| Required work |
a – Name every character in the chapter summary.
b – Edit the chapter summary from "Summary and Analysis" to "her father's grave.", swapping "apartment" for "flat".
====== Quoted passage
Summary and Analysis
Part 1:
Chapter 5
Summary
Milkman goes to Guitar's apartment to wait for Hagar, who has stalked him for the last six months, ever since he sent her the Christmas note breaking off their relationship, and has threatened to kill him. Having survived her bungled attempts on his life thus far, Milkman has resigned himself to death. As he lounges in Guitar's bed, he recalls a conversation he had with his mother a week earlier, after he followed her on one of her secretive trips to Fairfield Cemetery to visit her father's grave.
Milkman hears Hagar breaking into Guitar's apartment and awakens from his daydreams, but he doesn't move from the bed, not even when she makes a half-hearted attempt to kill him with a butcher knife. Finally, realizing that she is unable to follow through with her plan to kill him, he rises from the bed, condescendingly pats Hagar on the cheek, and walks away in disgust, only slightly wounded.
Ruth, who only a week earlier had learned from Freddie about Hagar's repeated attempts to murder Milkman, resolves to stop Hagar. She goes to Pilate's house and confronts her niece. Pilate intervenes and, determined to distract Ruth from Hagar's attempts to kill Milkman, tells Ruth stories about her birth (Pilate's) and childhood, her father's death, and her physical and emotional split with Macon. She also describes her wandering lifestyle and her decision — following her granddaughter's birth — to leave Virginia and move her family to Michigan. Pilate hoped to reconcile with her brother, but Macon was cold and angry, ashamed of her, Reba, and Hagar.
Analysis
Chapter 5 presents a series of contrasts and mirror images that reflect the tenuous relationships between various characters and provide conflicting perspectives on love, sex, and survival.
============
====== Rows
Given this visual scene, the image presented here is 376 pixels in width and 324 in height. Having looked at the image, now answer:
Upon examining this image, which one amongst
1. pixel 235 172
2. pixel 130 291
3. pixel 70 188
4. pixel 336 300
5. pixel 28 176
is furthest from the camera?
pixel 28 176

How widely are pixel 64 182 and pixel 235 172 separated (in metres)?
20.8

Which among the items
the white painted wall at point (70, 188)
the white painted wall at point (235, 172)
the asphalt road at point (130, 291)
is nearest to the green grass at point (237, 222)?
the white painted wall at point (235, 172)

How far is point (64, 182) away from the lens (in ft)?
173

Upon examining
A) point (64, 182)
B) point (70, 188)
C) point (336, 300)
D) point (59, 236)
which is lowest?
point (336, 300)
============
| Written responses |
a – Milkman, Guitar, Hagar, Ruth, Freddie, Pilate, Macon, Reba

b –
Summary and Analysis
Part 1:
Chapter 5
Summary
Milkman goes to Guitar's flat to wait for Hagar, who has stalked him for the last six months, ever since he sent her the Christmas note breaking off their relationship, and has threatened to kill him. Having survived her bungled attempts on his life thus far, Milkman has resigned himself to death. As he lounges in Guitar's bed, he recalls a conversation he had with his mother a week earlier, after he followed her on one of her secretive trips to Fairfield Cemetery to visit her father's grave.